__Exercise requirements__
Can you format the data from the line containing "What is the numeric" down to the line containing "1.02 metres", both included, as a Markdown table with a "Row" column numbering each line and a "Line" column holding it, skipping blank lines?

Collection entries
☆ ☆ ☆ ☆ ☆
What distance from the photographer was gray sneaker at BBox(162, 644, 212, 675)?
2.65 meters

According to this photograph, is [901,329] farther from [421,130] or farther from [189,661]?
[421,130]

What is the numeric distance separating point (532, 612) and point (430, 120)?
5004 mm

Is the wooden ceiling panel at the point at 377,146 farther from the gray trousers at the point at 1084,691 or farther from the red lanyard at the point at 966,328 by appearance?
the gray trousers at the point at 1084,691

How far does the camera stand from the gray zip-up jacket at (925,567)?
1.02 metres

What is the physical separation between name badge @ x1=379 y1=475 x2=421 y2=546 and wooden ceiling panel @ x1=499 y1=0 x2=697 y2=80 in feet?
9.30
☆ ☆ ☆ ☆ ☆
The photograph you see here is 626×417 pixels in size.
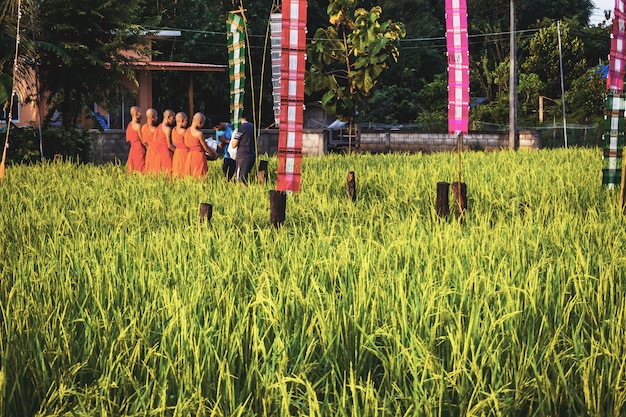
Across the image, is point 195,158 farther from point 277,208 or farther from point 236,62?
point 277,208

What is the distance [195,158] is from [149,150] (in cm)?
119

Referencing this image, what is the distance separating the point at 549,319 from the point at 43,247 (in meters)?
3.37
☆ ☆ ☆ ☆ ☆
__Solution to this exercise__
| Row | Line |
|---|---|
| 1 | What is the numeric distance separating point (532, 612) and point (430, 120)? |
| 2 | 5004 mm |
| 3 | Is the wooden ceiling panel at the point at 377,146 farther from the gray trousers at the point at 1084,691 or farther from the red lanyard at the point at 966,328 by appearance? |
| 4 | the gray trousers at the point at 1084,691 |
| 5 | How far does the camera stand from the gray zip-up jacket at (925,567)? |
| 6 | 1.02 metres |